|MadSci Network: Earth Sciences|
Your question is one that exhibits the failure of language to be as precise as science can be. That is, what do you mean by "strong?" Hardness? Diamonds are very hard, but they can be shattered. Compressive strength? Concrete takes enormous compressive loads but fails fairly easily with shear or tensile stress. And, are we talking strength for a given diameter of material, or a given mass of it (makes a big difference comparing metals to less dense materials).
And in what conditions are we making the measurement? (Using diamond again as an example, in a hot oxidizing atmosphere, diamond will burn, where "lesser" materials like aluminum oxide will survive. So in that sense, in those conditions, zirconium oxide is 'stronger' than diamond.).The physical form can also have a bearing on the issue. The polycrystalline form of a given material is often less prone to fail under stress than the same material in a single crystalline state; that's because cracks in one little crystal grain don't propagate as easily across grain boundaries as they do in a single crystal. Both are the same material, same atoms bonded in the same way, but they behave differently under mechanical stress.

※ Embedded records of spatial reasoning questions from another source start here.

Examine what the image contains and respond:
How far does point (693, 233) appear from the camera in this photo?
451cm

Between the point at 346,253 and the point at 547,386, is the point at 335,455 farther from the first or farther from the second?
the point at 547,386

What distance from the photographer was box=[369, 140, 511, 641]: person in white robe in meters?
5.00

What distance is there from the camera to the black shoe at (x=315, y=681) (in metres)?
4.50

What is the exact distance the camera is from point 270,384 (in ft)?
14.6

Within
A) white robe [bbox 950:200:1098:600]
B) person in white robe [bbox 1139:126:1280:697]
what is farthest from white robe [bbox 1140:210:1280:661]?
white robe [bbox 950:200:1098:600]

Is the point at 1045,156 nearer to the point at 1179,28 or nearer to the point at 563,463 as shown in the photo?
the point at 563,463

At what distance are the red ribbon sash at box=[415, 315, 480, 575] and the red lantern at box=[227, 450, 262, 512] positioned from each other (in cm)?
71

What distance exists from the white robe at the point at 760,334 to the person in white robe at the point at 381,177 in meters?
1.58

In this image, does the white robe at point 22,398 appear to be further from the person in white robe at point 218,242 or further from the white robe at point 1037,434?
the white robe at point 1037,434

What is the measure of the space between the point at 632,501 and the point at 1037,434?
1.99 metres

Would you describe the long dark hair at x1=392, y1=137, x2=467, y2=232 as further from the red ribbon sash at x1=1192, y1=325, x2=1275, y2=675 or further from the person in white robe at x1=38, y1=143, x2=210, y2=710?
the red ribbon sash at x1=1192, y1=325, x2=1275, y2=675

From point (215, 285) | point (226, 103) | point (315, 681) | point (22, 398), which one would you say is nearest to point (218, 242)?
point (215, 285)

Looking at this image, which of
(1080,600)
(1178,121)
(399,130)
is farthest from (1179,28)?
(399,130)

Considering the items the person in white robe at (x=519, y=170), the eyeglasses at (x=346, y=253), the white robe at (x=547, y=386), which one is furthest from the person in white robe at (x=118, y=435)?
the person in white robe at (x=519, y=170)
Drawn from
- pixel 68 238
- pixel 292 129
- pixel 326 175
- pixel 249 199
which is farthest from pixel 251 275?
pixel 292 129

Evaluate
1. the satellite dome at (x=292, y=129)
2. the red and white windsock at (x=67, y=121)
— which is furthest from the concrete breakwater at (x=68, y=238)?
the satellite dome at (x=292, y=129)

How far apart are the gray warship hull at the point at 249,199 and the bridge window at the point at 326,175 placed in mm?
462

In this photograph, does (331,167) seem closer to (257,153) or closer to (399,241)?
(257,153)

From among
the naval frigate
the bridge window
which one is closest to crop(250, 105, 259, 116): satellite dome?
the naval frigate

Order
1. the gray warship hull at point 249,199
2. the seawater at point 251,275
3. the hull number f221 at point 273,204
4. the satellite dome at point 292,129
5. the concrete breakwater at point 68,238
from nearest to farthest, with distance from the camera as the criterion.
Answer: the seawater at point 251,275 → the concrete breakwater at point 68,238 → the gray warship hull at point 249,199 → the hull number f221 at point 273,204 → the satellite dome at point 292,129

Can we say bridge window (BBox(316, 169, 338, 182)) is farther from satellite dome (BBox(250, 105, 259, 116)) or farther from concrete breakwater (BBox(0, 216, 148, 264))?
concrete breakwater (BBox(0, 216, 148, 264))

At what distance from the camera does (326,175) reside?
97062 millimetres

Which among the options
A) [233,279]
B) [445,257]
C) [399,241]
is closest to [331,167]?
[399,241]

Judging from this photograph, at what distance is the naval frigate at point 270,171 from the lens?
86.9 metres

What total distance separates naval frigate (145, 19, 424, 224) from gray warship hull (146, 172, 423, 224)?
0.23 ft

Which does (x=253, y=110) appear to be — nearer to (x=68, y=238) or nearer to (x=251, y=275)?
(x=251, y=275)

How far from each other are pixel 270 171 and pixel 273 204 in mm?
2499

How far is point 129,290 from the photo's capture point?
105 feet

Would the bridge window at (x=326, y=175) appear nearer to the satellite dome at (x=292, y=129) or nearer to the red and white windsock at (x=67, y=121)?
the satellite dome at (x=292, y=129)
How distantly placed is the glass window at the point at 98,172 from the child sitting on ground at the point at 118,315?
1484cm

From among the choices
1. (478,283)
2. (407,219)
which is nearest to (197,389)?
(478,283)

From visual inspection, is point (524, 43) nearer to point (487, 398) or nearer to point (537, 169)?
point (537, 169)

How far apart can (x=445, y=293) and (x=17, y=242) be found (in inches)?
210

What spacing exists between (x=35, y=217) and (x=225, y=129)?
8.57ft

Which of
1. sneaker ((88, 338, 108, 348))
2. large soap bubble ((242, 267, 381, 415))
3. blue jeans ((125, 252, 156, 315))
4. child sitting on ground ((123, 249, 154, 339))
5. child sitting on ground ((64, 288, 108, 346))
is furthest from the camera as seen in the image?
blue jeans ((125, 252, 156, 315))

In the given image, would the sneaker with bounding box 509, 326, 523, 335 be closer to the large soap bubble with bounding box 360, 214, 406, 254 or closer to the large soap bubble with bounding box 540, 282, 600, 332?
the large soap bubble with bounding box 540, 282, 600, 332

I'm not trying to confuse you (though I may have, unfortunately, done that) but alert you to the fact that "strong" is not a measureable physical property.
Now, all that said, it is a general truism that the stronger (in electron volts of energy) the chemical bonds in a material, and the shorter (in nanometers or picometers) those bonds are, the stronger the material holds together. In this regard, diamond (despite its brittleness arising from its crystalline nature) is a tremendously strong material. It is only exceeded by its cousin graphite, and then only is a very specialized sense. In a single plane of carbon atoms formed into graphite, the bond lengths are even shorter than in diamond, and thus (in that direction) graphite is the chemically strongest of all materials. Of course, these single planes of graphite are only very weakly bonded with each other and slip readily, so that in a mechanical sense, graphite is a very weak material and slides so readily it can be used as a lubricant. There's a real paradox for you: a material that is at the same time both the chemically strongest and one of the mechanically weakest!